Although The Handmaid’s Tale focuses on Gilead and all the ways he hurts so many people, female characters play the lead role at almost every turn. Serena Joy Waterford is one of the most unique of them for the simple fact that this oppressive regime that denies women all their rights was enthusiastically embraced and even partially engineered by Serena herself.
After Fred’s death and Serena’s blatant betrayal of the country she helped build, it looks like she’s finally got a glimpse of what life is like on the other side of the coin, and no surprise there. , she is not happy about it. Whether Serena will finally change for the better remains to be seen, but it’s hard to imagine her becoming any worse than the person she already is.

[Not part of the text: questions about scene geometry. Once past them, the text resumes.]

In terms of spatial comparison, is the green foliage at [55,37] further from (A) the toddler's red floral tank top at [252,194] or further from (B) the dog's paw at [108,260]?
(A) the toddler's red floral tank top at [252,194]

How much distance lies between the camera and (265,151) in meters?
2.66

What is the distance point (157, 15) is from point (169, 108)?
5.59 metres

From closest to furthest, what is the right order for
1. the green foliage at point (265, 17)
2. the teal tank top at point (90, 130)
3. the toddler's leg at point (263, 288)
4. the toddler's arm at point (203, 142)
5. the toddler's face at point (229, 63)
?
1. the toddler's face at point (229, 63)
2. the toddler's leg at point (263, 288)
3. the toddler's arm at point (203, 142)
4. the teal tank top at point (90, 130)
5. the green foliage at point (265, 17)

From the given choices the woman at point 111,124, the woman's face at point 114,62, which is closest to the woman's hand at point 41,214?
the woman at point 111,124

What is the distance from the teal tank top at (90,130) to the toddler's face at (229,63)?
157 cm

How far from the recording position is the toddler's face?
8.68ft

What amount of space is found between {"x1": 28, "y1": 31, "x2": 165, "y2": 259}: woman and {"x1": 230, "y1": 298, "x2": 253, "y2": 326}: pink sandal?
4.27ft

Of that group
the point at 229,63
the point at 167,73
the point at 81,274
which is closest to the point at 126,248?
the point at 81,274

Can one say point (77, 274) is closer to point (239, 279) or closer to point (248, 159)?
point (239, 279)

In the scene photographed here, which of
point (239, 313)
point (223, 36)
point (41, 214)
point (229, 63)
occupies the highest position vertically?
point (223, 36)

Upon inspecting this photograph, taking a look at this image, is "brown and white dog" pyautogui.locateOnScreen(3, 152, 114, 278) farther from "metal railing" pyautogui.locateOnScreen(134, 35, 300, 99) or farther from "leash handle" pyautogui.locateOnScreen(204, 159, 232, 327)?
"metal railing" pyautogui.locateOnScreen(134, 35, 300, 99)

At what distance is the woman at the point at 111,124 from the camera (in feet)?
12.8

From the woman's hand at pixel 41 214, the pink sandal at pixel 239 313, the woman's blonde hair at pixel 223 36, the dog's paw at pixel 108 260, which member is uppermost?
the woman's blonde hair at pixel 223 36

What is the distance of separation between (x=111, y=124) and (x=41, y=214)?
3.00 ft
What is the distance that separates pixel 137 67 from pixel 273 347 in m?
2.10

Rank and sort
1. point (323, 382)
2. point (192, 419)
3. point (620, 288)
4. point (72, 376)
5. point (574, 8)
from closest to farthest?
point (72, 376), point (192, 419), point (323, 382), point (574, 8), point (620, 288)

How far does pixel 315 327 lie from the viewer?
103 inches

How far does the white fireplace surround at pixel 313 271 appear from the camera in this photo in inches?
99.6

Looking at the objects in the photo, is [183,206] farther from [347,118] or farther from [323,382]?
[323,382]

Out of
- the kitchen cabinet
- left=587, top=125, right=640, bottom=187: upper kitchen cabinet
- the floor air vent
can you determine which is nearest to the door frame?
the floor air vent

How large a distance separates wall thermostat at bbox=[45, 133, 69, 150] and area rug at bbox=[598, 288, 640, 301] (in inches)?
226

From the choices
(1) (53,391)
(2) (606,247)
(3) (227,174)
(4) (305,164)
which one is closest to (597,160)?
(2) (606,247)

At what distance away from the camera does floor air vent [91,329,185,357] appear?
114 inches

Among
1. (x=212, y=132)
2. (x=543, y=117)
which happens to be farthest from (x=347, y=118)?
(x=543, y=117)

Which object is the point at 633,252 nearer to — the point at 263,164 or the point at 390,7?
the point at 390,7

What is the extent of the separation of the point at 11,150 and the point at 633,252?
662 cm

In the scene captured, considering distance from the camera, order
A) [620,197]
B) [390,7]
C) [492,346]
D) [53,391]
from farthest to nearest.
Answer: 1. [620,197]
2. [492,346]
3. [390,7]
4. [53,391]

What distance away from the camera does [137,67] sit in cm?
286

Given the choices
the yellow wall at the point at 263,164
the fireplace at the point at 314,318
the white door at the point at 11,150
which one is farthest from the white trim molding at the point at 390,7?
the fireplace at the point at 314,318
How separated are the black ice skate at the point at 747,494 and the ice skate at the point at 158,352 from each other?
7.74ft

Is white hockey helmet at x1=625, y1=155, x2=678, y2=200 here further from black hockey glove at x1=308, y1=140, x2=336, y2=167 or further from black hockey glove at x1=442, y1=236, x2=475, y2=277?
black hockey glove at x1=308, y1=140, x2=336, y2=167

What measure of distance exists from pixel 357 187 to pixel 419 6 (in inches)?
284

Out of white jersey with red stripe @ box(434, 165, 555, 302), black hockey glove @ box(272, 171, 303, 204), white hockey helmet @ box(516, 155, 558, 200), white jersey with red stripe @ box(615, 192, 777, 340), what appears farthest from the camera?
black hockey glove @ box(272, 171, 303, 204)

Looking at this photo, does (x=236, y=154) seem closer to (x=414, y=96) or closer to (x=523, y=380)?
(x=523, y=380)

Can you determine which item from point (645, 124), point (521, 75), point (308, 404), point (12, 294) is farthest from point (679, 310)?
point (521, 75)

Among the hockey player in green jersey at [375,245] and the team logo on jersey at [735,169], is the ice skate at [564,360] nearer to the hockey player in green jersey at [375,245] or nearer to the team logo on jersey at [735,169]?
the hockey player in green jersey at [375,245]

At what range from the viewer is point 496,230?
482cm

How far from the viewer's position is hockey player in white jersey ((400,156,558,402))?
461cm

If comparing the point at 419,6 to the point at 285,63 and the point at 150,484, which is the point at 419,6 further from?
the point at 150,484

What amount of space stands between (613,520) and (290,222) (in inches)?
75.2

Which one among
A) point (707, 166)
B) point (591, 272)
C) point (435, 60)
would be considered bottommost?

“You don’t put bruised apples on top of the crate”
Serena always goes out of her way to present herself as elegant and well-mannered, but there’s a nightmare beneath that veneer. One of Serena’s smallest but most repulsive moments comes in the episode where Gilead negotiates with Mexico for a potential trade deal involving handmaids.
Gilead hosts a lavish gala to “honor” the maids and make them more appealing to Mexicans, but she wants to make sure the maids give off the right image. Therefore, she has Aunt Lydia remove the “damaged”, AKA the girls who have been physically mutilated by Gilead, demonstrating that she views these female victims as little more than a commodity for sale.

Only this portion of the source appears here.